Hello, we have a proxy network appliance running Websense, sending its logs via syslog to Splunk,
We have a data latency alert configured to alert if latency is large,
search $search_args$ _index_earliest=-1d@d _index_latest=@d
| eval lag_sec = (_indextime-_time)
| eval lag_hrs = lag_sec/(60*60)
| eval delay_hrs = if( lag_hrs > 0.5, lag_hrs, "")
| eval future_sec = if( lag_sec < -1, -1*lag_sec, "")

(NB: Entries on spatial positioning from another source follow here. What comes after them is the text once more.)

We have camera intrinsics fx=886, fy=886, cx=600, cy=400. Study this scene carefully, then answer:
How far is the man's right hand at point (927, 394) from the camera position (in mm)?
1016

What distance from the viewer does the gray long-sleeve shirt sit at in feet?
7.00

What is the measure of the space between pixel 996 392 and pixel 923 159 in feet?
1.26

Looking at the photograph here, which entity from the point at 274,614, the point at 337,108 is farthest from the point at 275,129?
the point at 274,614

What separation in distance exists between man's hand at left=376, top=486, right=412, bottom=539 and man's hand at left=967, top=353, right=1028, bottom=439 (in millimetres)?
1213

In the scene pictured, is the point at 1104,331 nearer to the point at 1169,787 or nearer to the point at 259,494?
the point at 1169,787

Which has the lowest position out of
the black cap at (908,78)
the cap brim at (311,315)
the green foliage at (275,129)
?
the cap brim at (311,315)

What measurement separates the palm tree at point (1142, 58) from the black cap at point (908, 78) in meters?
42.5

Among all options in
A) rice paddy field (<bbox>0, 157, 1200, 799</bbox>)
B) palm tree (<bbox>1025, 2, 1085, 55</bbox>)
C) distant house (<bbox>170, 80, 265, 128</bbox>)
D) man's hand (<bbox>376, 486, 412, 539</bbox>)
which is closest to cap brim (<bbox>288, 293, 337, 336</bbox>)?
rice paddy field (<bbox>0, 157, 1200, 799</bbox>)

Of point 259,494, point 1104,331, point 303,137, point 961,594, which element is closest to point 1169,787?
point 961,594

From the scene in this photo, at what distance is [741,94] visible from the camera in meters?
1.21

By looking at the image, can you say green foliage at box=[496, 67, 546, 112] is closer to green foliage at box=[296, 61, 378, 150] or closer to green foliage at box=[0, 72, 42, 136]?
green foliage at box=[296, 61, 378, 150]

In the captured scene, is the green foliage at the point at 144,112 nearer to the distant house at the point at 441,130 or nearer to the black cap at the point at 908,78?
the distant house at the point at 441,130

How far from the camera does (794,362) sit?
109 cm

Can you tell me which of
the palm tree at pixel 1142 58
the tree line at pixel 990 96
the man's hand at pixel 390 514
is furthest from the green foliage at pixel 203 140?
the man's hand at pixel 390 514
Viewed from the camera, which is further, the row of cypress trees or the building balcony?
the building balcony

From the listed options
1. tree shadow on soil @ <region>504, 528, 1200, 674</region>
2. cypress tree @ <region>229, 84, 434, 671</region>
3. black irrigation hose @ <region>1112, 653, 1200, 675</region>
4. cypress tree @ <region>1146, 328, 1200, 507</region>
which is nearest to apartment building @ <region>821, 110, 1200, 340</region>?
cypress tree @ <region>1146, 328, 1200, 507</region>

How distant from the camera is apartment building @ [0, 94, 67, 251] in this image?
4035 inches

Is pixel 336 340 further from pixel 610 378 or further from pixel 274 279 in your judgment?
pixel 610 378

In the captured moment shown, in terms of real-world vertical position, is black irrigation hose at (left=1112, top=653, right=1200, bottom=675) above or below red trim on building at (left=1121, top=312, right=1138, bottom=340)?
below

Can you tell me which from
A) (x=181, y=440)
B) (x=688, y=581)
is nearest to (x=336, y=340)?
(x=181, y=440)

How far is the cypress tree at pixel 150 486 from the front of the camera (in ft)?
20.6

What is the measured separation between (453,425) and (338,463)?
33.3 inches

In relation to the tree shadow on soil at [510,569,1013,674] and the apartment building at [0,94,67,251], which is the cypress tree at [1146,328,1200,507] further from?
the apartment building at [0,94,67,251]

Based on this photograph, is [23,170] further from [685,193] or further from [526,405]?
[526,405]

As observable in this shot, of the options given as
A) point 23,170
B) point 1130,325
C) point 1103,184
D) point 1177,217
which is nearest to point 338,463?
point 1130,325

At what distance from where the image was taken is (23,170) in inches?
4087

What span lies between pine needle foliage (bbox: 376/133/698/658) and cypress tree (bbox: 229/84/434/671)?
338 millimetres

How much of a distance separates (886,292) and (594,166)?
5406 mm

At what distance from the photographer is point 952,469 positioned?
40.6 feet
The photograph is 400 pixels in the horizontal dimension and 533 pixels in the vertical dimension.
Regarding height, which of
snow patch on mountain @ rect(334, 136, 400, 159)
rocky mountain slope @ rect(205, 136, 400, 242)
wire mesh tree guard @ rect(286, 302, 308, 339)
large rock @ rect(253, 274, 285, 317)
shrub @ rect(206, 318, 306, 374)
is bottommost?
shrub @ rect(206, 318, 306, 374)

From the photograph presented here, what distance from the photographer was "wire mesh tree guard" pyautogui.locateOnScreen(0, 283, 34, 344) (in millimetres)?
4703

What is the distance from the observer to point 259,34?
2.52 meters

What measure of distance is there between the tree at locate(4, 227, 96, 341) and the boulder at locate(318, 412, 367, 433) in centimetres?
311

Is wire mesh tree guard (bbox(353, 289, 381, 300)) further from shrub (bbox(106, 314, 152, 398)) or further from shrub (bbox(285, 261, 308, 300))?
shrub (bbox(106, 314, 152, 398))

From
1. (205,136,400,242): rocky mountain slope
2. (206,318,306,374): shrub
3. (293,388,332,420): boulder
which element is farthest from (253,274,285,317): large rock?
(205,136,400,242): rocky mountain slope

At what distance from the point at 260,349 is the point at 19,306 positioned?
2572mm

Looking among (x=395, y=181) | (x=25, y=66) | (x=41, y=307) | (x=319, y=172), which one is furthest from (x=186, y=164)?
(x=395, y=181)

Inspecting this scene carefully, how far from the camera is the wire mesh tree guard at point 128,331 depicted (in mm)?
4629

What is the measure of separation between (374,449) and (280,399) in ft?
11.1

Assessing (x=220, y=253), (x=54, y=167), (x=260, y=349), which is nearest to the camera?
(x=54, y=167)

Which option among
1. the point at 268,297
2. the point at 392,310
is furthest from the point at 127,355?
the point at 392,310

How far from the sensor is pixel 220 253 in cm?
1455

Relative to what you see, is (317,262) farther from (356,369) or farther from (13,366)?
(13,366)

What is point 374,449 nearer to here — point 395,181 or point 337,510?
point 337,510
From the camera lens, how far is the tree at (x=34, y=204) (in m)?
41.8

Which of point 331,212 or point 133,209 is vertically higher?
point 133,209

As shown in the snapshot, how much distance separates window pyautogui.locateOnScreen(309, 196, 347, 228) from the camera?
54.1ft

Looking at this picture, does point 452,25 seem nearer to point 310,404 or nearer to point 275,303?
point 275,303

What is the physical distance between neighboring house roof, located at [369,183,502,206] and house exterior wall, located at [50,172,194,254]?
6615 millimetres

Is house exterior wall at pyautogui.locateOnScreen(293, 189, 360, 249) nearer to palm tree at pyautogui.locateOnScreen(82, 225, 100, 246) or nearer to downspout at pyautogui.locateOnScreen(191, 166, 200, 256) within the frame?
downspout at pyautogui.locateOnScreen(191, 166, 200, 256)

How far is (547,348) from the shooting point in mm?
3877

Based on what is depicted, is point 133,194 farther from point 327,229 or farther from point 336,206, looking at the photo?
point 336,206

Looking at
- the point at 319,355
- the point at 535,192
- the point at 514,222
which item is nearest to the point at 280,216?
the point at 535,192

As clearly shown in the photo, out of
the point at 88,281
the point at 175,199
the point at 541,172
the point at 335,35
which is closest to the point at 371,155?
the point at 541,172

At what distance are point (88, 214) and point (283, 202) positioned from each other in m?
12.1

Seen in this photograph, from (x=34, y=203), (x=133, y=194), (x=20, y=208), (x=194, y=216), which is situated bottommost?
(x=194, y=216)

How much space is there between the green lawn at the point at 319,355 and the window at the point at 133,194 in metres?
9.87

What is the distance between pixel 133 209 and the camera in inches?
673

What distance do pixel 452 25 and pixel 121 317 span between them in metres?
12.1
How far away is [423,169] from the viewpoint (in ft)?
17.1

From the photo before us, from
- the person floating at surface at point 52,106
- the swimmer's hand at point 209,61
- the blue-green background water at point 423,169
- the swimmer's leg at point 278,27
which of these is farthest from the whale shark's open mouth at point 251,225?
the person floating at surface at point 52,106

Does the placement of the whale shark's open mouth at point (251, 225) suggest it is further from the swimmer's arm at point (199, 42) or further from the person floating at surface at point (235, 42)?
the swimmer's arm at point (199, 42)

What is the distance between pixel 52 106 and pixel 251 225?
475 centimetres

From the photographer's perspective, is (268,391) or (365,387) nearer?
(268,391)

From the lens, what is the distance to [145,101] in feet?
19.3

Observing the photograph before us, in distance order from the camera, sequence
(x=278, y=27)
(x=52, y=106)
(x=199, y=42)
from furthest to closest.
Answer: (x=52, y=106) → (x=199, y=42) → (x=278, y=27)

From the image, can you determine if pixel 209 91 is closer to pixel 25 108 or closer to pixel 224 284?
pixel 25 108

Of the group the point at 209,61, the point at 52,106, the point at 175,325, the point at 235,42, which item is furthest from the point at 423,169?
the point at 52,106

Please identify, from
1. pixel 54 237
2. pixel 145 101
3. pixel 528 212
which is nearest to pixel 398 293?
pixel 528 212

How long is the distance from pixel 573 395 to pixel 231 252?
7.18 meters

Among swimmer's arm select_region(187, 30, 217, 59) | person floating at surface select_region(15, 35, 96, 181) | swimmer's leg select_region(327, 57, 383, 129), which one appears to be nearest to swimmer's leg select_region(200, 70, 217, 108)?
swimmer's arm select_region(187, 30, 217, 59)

| eval containsGap = if(delay_hrs!="" OR future_sec!="", "true", "false")
| stats max(delay_hrs),
max(future_sec),
count(eval(containsGap="true")) as countGaps,
count(_raw) as countEvents,
by splunk_server index host sourcetype source
| eval pecentGaps = countGaps / countEvents*100
| where pecentGaps>5
| sort host, sourcetype, source
We started to get large latency (2 hour (7200 seconds) gap between received events timestamp and when theyre indexed) in last few days, and I am trying to determine whats causing this,
We dont have a forwarder on this network device, and we arent seeing any additional network bottlenecks or traffic. Where can I look to troubleshoot data integrity latency?
Thanks
This is almost always due to incorrect interpretation of TimeZones (usually because there are no TZ values in the timestamps and there is no TZ=
in any props.conf
so each indexer uses the TZ
value of its host OS (which shouldn't be, but might be, different on each indexer).
I checked the indexer, it has the host configured with the right TZ
[root@cgysplunk01 /opt/splunk]# cat ./etc/system/local/props.conf
[host::cgyxxpwcg02.xxxx]
TZ = America/Edmonton
The indexer itself is EST TZ
[root@cgysplunk01 /opt/splunk]# cat /etc/sysconfig/clock
ZONE="America/New_York"
Can you please show an example event?
The following can help - Data Latency: 4 things it can tell you about your Splunk data
Latency is always 7199 seconds? This sounds more like an issue with a wrong timezone than actual latency...
no, latency varies but all are above -7000s